A NiT conversou com Rui Reininho sobre o concerto deste sábado, sobre a importância do “Psicopátria” na carreira da banda e descobriu a surpresa guardada para todos os que vão estar no palco EDP, pelas 22h50, no Parque das Nações.

Como é que surgiu esta onda nostálgica dos GNR?

Era uma ideia antiga do Paulo Cunha e Silva. Sugeriram-nos fazer um espetáculo no Rivoli com este conceito de levar apenas um disco ao palco. Depois a questão foi mesmo apenas debater qual seria. Acabamos por escolher o Psicopátria.

Repetem agora no SBSR a experiência do Rivoli. Como é que correu?

Foi agradável tocar o disco do lado A ao lado B, sempre seguidinho. Acho que é um formato bastante apetecível para trazer a um festival, até porque são quase 50 minutos e encaixa bem. Dá-nos a oportunidade de tocar temas que já não tocávamos há muito tempo, como a “Cerimónias”. Havia uma ou duas músicas que já nem nos lembrávamos de ter feito e que pusemos de parte, como é o caso de “O Paciente” ou do “Coimbra B”, um instrumental que também nunca tinha sido tocado.

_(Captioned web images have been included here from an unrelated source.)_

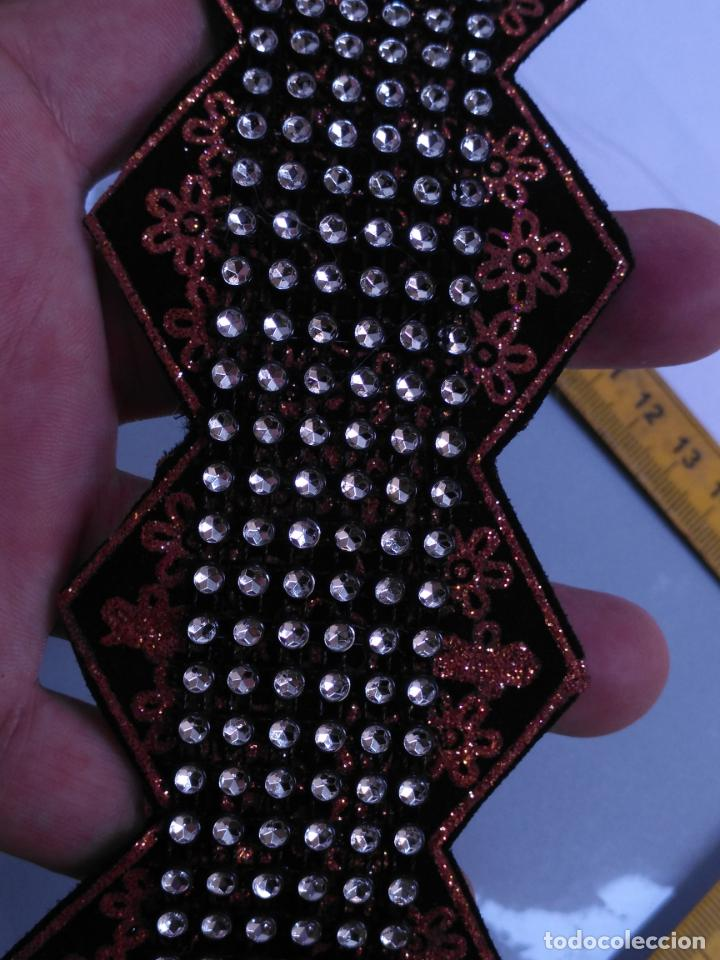 Antigüedades: antigua aplicacion galon trozo para decorar ropa customizar virgen muñecas fajin etc leer - Foto 7 - 131297935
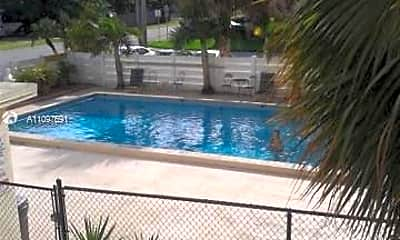Pool, 1425 Arthur St 212, 1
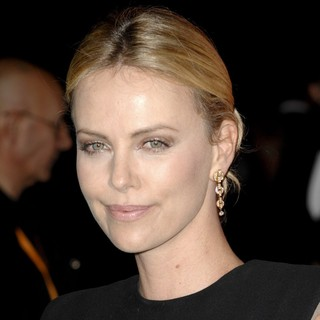 Charlize Theron in The 23rd Annual Palm Springs International Film Festival Awards Gala - Arrivals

Este é um disco com um muito significado para os GNR?

Foi com a tourné do Psicopátria que batemos todos os nossos recordes. Foram mais de 100 espetáculos. Tocámos em todo o lado, em França, em Espanha. Acima de tudo tocámos muito. Foi a assunção da chamada profissionalização, o momento em que percebeomos que a nossa vida ia ser aquilo. Nessa altura arriscámos tocar nos coliseus, algo que à época estava destinado apenas aos artistas brasileiros como o Catetano Veloso ou Maria Bethânia. Foi um risco muito grande isto de levar a chamada pop rock a esses palcos.

Há algum tema mais especial no alinhamento do Psicopátria?

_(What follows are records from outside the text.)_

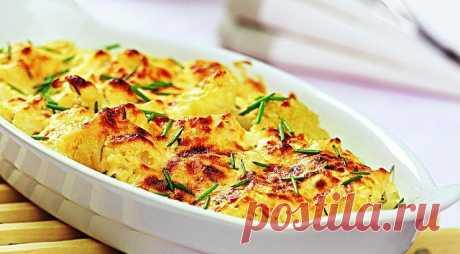 Цветная капуста запеченная с сыром  Ингредиенты (на 3-4 порции): - цветная капуста - 500 гр - тертый сыр (лучше нежирный типа Моцареллы) - 100 гр - сметана 10% - 80 гр - панировочные сухари - 40 гр - соль, черный молотый перец по вкусу - по вкусу - чеснок сушеный - 1/2 ч.л. - свежая зелень - несколько веточек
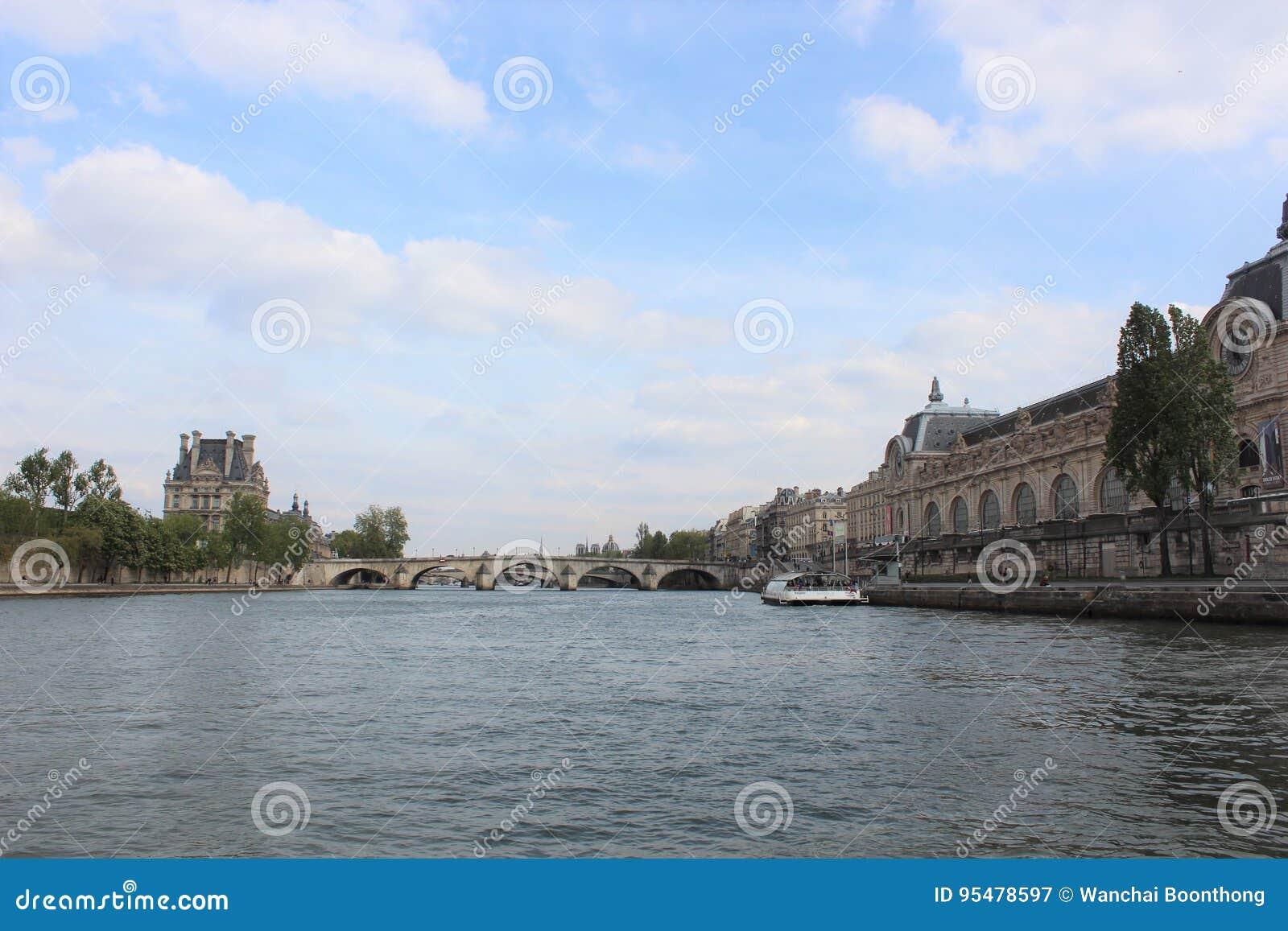 Bridżowy nowożytny Paris rzeki wonton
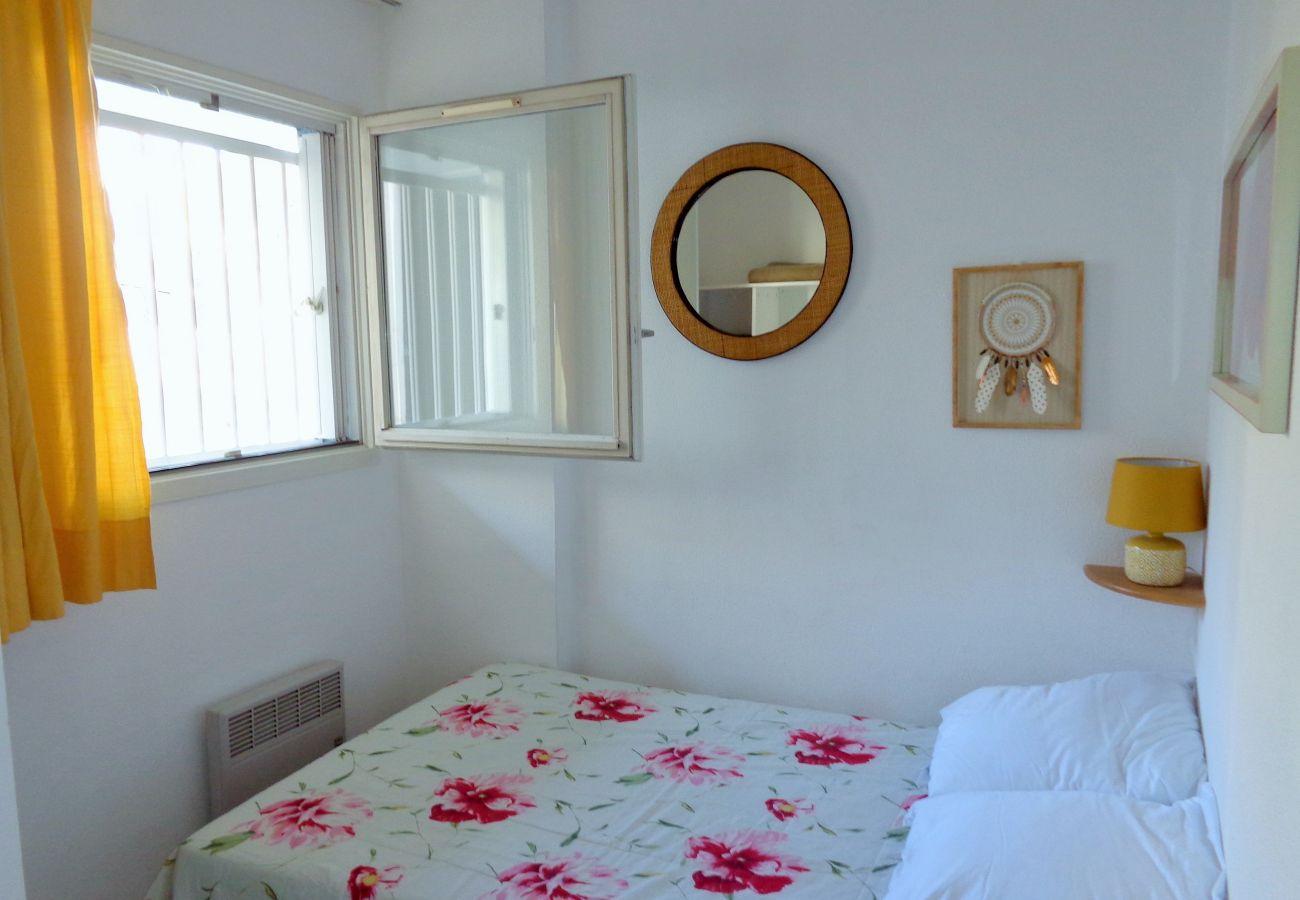 Apartamento en Sète - 33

O “Efectivamente” tem nos acompanhado ao longo dos anos mas também temos tocado a “Bellevue”, a pedido de várias famílias. Por acaso, outro dia deparei-me com uma coisa inesperada: uma versão curiosa da “Dá Fundo” na televisão brasileira, nas noites do Faustão. Aconteceu um ou dois anos depois do lançamento do disco, em 1988 talvez. É algo curioso e fantástico olharmos para nós próprios, a essa distância.

Têm alguma surpresa preparada para o concerto no Super Bock Super Rock?
Vamos estrear uma coisa nova: um vídeo feito por um coletivo artístico que vai servir de apoio visual ao “To Miss”. Vai ser agradável fazê-lo num palco grande. Vai ser um passo em frente e não dois à retaguarda (risos).